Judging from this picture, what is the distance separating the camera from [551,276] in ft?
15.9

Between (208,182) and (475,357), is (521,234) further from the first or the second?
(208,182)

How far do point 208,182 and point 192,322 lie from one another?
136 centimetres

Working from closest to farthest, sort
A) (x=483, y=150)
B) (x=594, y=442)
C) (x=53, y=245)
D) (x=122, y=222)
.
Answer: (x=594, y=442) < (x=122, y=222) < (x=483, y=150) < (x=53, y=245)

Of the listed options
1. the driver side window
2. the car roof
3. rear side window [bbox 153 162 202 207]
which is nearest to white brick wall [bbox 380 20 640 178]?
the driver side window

__Given problem__:
Please lay out as a numbered list every line from the one containing "Working from closest to farthest, sort" through the end of the records, leaving out blank lines.

__The solution__:
1. Working from closest to farthest, sort
2. A) (x=483, y=150)
3. B) (x=594, y=442)
4. C) (x=53, y=245)
5. D) (x=122, y=222)
6. .
7. Answer: (x=594, y=442) < (x=122, y=222) < (x=483, y=150) < (x=53, y=245)
8. Of the listed options
9. 1. the driver side window
10. 2. the car roof
11. 3. rear side window [bbox 153 162 202 207]
12. which is nearest to white brick wall [bbox 380 20 640 178]?
13. the driver side window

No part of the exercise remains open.